The greenish caterpillars tend to show blue around the black markings on their sides.
Other caterpillars are beginning to make themselves more visible as their frass falls from the trees and shrubs that they’re feeding on.
Slug caterpillars are slow moving and small. The Saddleback Caterpillar (Acharia stimulea) pictured is about 30 mm in length. The rear end of the caterpillar has big, scary eye-like spots. Perhaps these spots serve to ward off attacks from the rear. However, considering the amount of stinging spines on their bodies, I doubt that saddlebacks need help in that matter. I’ve read that the sting from the spines are “…the most potent of any North American caterpillar.” I haven’t tested that claim.
Many katydid and grasshopper species hatch out in the spring and early summer, by summer’s end there are usually many adults about, the adults typically signaling their readiness to mate and lay eggs for next year’s generation.
There are several meadow katydid species in our area, but the Handsome Meadow Katydid (Orchelimum pulchellum) is the only one with red head and legs, and blue eyes.
Differential Grasshoppers (Melanoplus differentialis) are large hoppers. They’re fairly common at this time of year.

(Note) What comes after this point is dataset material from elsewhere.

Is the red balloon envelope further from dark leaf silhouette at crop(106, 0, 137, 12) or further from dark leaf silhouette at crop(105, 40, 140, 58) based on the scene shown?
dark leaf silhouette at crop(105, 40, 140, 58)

Soldier beetles are swarming over many of the flowers in front of the Butterfly House.
And, amidst all the other activity, flesh flies (Sarcophagidae).
The name Sarcophaga translates to flesh eater. The dae part means family. I’m fairly confident as to the identity of these flies (pictured) at the family level, that they are in the family of flies know as Sarcophagidae. It’s beyond me to place them as to species, or even genus.
Keep you eyes and ears open, there’s lots to see and hear out in the wild!